The bitterness only grows, but it fades with the knowledge that it could be worse. He could be spending the rest of his days rotting in some dark hole. He could've been executed.

Kuei was generous. Far more generous than he should've been given the circumstances. Far kinder than even Long Feng can believe as he's brought from his cell and before his king. Far more forgiving as he feels arms thrown around his middle and squeezing him desperately before he's escorted from the palace and to the outer wall.

Still, it's a hard truth to accept. It's hard to climb onto his gifted ostrich-horse and ride away with no destination in mind and Ba Sing Se at his back. Hard not to turn and stare as the city shrinks the further away he goes. Hard not to put his head in his hands after he makes camp that night and can only stare numbly at the fire.

It could always be worse, but he wishes that it'd been better. That it had gone right.

Long Feng wanders for weeks with no real goal in mind. He passes fields full of toilers and happy revelry, goes into the sleepier parts of the continent that don't yet know the war is won. He could stop at any point, could make any of these towns or villages his new home, but he doesn't and can't quite understand why. He has more than enough to start over. To even be wealthy if he's careful. Though when is he not?

"When making a grab for more power," a nasty little voice whispers in his head. "When claiming to protect your city and your king and nearly destroying both."

Long Feng promptly tells that voice to shut up. Now isn't the time to be distracted. Not when it's late, just after dusk, and he still hasn't made camp.

Of course, he could travel through the night if he really wanted. It doesn't make much difference either way. But he prefers to at least see how he'll end up even if he doesn't really care about where.

Long Feng has only just climbed down from his ostrich-horse – a placid creature that wouldn't even bat an eye if Koh himself came to call – and moved a little ways away towards a small stream.
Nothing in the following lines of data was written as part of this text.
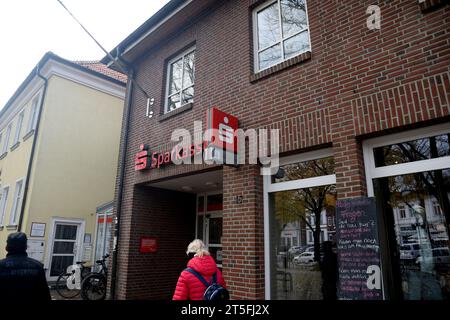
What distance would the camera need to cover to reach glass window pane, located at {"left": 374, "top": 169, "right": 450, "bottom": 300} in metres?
3.90

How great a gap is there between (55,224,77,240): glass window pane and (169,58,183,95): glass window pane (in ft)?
25.3

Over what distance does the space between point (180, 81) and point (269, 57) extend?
292 cm

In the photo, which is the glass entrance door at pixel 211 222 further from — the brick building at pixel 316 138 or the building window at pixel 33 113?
the building window at pixel 33 113

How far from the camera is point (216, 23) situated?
734cm

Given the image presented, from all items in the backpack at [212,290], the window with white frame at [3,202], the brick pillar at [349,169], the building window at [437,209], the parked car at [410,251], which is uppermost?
the window with white frame at [3,202]

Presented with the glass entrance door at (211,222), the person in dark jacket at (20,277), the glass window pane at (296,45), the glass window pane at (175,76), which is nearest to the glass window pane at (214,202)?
the glass entrance door at (211,222)

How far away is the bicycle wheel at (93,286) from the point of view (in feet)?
30.7

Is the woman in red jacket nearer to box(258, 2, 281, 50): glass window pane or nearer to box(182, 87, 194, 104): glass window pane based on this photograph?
box(258, 2, 281, 50): glass window pane

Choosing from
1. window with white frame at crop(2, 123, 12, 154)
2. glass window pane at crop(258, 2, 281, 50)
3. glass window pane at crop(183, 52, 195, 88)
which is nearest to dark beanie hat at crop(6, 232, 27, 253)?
glass window pane at crop(258, 2, 281, 50)

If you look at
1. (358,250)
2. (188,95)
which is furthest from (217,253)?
(358,250)

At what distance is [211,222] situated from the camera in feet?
30.9

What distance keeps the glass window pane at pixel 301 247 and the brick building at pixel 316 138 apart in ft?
0.06

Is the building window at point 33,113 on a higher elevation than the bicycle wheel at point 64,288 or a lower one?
higher
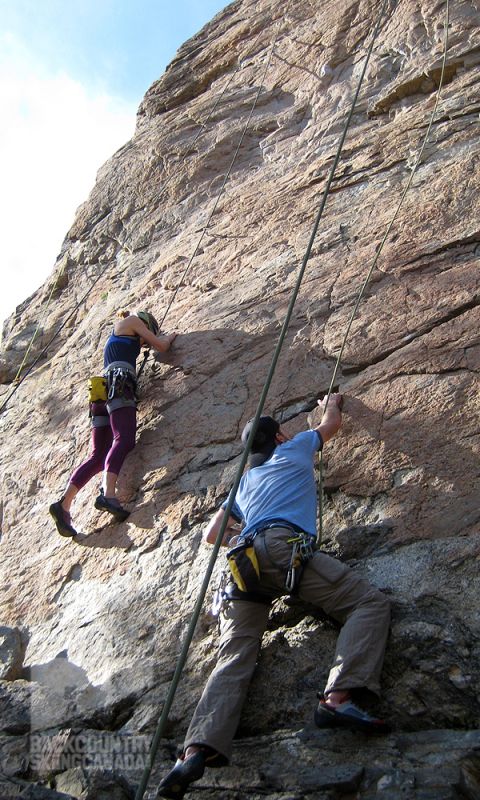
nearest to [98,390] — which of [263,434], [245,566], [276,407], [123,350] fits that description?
[123,350]

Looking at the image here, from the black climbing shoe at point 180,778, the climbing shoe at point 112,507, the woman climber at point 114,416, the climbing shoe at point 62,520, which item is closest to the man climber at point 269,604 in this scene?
the black climbing shoe at point 180,778

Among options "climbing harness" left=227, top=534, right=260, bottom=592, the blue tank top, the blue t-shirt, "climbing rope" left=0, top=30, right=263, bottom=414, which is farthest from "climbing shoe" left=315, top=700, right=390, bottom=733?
"climbing rope" left=0, top=30, right=263, bottom=414

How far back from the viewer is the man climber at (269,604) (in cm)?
346

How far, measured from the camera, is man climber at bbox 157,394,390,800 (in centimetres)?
346

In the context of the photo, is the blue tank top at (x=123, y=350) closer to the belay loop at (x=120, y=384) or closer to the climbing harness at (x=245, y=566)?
the belay loop at (x=120, y=384)

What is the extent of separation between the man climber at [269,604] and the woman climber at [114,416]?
115 cm

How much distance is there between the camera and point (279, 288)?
625cm

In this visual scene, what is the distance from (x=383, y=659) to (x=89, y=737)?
1.56m

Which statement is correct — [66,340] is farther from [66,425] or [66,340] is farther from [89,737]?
[89,737]

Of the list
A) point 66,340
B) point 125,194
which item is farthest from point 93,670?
point 125,194

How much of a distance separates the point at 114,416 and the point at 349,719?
118 inches

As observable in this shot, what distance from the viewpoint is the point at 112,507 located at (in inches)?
209

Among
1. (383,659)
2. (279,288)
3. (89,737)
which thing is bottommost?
(383,659)

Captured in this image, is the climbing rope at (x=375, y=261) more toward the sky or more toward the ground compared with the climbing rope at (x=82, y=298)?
more toward the ground
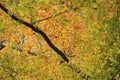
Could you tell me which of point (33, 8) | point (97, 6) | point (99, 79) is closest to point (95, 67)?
point (99, 79)

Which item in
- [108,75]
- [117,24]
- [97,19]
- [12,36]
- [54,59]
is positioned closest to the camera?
[108,75]

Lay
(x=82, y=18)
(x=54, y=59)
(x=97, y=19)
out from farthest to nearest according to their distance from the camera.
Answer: (x=54, y=59) < (x=82, y=18) < (x=97, y=19)

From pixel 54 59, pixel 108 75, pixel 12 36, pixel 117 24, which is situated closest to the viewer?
pixel 108 75

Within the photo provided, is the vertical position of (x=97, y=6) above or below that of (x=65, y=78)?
above

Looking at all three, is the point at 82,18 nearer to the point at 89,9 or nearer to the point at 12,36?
the point at 89,9

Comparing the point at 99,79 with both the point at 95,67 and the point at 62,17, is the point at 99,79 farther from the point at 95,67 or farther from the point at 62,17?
the point at 62,17

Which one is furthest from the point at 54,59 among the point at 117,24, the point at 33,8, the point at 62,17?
the point at 117,24

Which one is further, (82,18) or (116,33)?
(82,18)

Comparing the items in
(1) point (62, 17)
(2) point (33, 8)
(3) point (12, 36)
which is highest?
(2) point (33, 8)

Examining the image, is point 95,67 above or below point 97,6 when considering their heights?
below
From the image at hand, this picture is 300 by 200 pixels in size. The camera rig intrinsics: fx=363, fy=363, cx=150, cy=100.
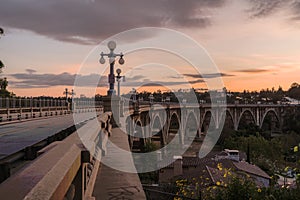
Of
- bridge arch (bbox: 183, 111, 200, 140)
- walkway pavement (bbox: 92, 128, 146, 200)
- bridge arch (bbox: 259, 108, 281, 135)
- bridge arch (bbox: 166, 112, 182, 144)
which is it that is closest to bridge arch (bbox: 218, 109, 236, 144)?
bridge arch (bbox: 183, 111, 200, 140)

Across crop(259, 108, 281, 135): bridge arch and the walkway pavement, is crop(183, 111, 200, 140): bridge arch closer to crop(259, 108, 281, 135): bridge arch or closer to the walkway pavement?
crop(259, 108, 281, 135): bridge arch

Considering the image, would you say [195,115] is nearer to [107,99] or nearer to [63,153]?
[107,99]

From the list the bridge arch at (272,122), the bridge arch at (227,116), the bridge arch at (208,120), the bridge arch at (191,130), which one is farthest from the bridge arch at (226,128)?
the bridge arch at (272,122)

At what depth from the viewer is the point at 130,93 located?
3756 centimetres

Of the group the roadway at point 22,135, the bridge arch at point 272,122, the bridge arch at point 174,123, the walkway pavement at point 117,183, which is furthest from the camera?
the bridge arch at point 272,122

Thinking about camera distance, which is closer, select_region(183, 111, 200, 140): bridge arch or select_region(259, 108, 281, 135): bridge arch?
select_region(183, 111, 200, 140): bridge arch

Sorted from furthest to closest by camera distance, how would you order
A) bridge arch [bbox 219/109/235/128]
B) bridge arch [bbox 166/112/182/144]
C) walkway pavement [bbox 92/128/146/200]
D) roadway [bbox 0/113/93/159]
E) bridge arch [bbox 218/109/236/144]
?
1. bridge arch [bbox 219/109/235/128]
2. bridge arch [bbox 218/109/236/144]
3. bridge arch [bbox 166/112/182/144]
4. roadway [bbox 0/113/93/159]
5. walkway pavement [bbox 92/128/146/200]

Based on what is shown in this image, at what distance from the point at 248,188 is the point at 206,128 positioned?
86.5 metres

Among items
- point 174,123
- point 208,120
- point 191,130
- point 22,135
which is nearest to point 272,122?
point 191,130

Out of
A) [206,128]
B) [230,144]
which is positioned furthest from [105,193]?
[206,128]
But he pauses at the sudden sound that echoes through the brush around him.

Laughter. Raucous, drunken, male laughter. In the middle of nowhere. In the near dark.
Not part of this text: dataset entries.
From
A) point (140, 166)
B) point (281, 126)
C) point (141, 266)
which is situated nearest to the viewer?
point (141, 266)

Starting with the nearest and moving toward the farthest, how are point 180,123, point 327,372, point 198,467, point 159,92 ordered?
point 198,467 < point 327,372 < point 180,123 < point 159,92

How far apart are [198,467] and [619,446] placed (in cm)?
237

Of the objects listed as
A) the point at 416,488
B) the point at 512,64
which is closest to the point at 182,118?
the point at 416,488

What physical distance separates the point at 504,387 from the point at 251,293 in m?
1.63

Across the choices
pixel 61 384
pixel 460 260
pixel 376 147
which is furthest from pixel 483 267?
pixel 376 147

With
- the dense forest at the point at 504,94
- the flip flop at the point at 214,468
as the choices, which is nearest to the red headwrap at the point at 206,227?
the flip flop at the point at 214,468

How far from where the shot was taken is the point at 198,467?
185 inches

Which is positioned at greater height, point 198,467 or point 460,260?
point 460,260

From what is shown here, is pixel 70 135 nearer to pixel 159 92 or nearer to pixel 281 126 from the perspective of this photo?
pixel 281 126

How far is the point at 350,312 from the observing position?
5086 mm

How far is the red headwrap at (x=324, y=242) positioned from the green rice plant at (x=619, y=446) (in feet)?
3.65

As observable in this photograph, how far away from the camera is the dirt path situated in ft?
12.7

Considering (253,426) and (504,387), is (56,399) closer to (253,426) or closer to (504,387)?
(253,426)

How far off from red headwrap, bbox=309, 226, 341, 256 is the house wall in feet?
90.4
This can't be good. He can think of at least three different sets of people who'd be in such a situation, and two of them aren't pleasant at all.

Long Feng is just about to turn back to his ostrich-house when he hears a rustling in the bushes to his left. He tenses, but the earth tells him that the person is far too light to be a man. A boy perhaps. But most likely a woman or a girl.

Also in the middle of nowhere. In the dark. Possibly running from bandits or soldiers.

He's a master earthbender. It isn't easy to be head of the Dai Li after all; one has to be just as skilled as they. And it wouldn't be hard for him to leave without being detected. For him to be gone before they even noticed he was there. If he so chose, he could even fight them off easily enough.

But a girl is here, and he sincerely doubts that she's a bender or even a fighter if she's running away so quickly, and all it'll take is for one of them to notice her. Or even for a single stray rock to put an end to her flight and her life. She'll go down as easily as a koala-lamb led to the slaughter.

Long Feng thinks over his options for a second and sighs as he sees a back and legs appear from the bushes. She's turned away from him, hasn't even seen him. But from the lull in the laughter, it's clear that they – whoever this they is – have obviously heard her.

He doesn't know why, but Long Feng strides forward then to come up directly behind her. He grabs the girl with his left hand and covers her mouth with his right as he pulls her back into the deepest shadows. He can feel her tense, but she thankfully doesn't struggle as he moves them both further away and completely out of sight. Just in time to see a pair of men peering out from the direction the girl had so recently come. Neither of them dare move an inch as the men poke around for a minute or two and then leave without seeing Long Feng, the girl, or even his ostrich-horse a few yards further into the trees.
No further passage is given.